After meeting Sir Edwin Leskin in the Wal-Mart parking lot in St. Cloud, Florida, we caravaned the remaining miles to Forever Florida, a 4,700 acre eco-ranch and wildlife conservation area where AURA Music and Arts Festival is held.  When we arrived, the festival grounds were nearly empty and the stages were hardly set up.  After brief introductions with the festival organizers, Daryl and Cameron of AURA Music Events, we retired to our tents in the Florida Everglade habitat in preparation for the long build day to follow.

Kelsey and Edwin enjoying the build day.

It was a full day of setup and it was joyful!  The crew that stepped up to the plate and signed on for our AURA assignment was a powerful group of movers and shakers that could get things done efficiently while laughing and enjoying each other’s company.  It was our first time installing our white “flower of life” triangle pattern on the dome, and after a bit of experimentation, it went up quick and easy…and boy did it look good! A huge thanks to my parents, true loving, wise elders and integral chieftains of the Tribal Council, who slaved laboriously for hours to finish fabricating these triangles while I was sipping mojitos in Costa Rica.

Peeking through the sanctuary entrance. Photo: Clayton Gaar

Tim Coffey, Art Director of Brotherly Love Productions, hooked us up with a sweet spot right next to the main stage and we were pumped on his vision.  It allowed for people to take a quick respite from the dance floor rage-a-thon, relax on soft pillows and blankets and then be back to boogyin’ in no time.  From years of experience, I certainly know what it’s like to need a break but not want to hike all the way back to the campsite. Usually you end up laying down in the dirt or the cold dew-covered grass in the back of the crowd.  The carpeted dome is a much cozier alternative.

Opening circle to set intentions for the weekend. Photo: Clayton Gaar

Friday afternoon before the music started, the dome crew and some other councilors who had arrived, like the one and only visionary artist Andy Reed, circled up for an opening ceremony.  Edwin led us in a beautifully guided meditation to begin the communion and connect our heart space.  Opening ceremonies are a great way to set intentions and get grounded before the expansive blast off that we experience throughout the weekend at these gatherings.

Preparing for rain. Photo: Clayton Gaar

When a minor monsoon blew in on Friday, we were glad to have a house-sized agricultural tarp with which to cover the sanctuary.  The lightning forced the main stage to stop for about an hour or so, which was fine by us because Cameron, aka the best sound guy ever, began playing a perfectly suited selection of tunes during the rain delay – STS9’s Artifact and Telefon Tel Aviv’s Fahrenheit Fair Enough – and we in the dome were practically the only people still by the main stage to enjoy it!

EXERCISE DETAILS: Rewrite the part of the festival passage that opens with the words "Preparing for rain." and closes with "to enjoy it!", switching "minor monsoon" to "sudden storm".

SUPPLIED INFORMATION:
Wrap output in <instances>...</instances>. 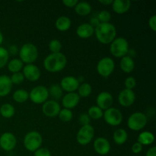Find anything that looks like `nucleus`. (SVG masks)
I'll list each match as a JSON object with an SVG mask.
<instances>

SOLUTION TO THE PROBLEM:
Preparing for rain. Photo: Clayton Gaar

When a sudden storm blew in on Friday, we were glad to have a house-sized agricultural tarp with which to cover the sanctuary.  The lightning forced the main stage to stop for about an hour or so, which was fine by us because Cameron, aka the best sound guy ever, began playing a perfectly suited selection of tunes during the rain delay – STS9’s Artifact and Telefon Tel Aviv’s Fahrenheit Fair Enough – and we in the dome were practically the only people still by the main stage to enjoy it!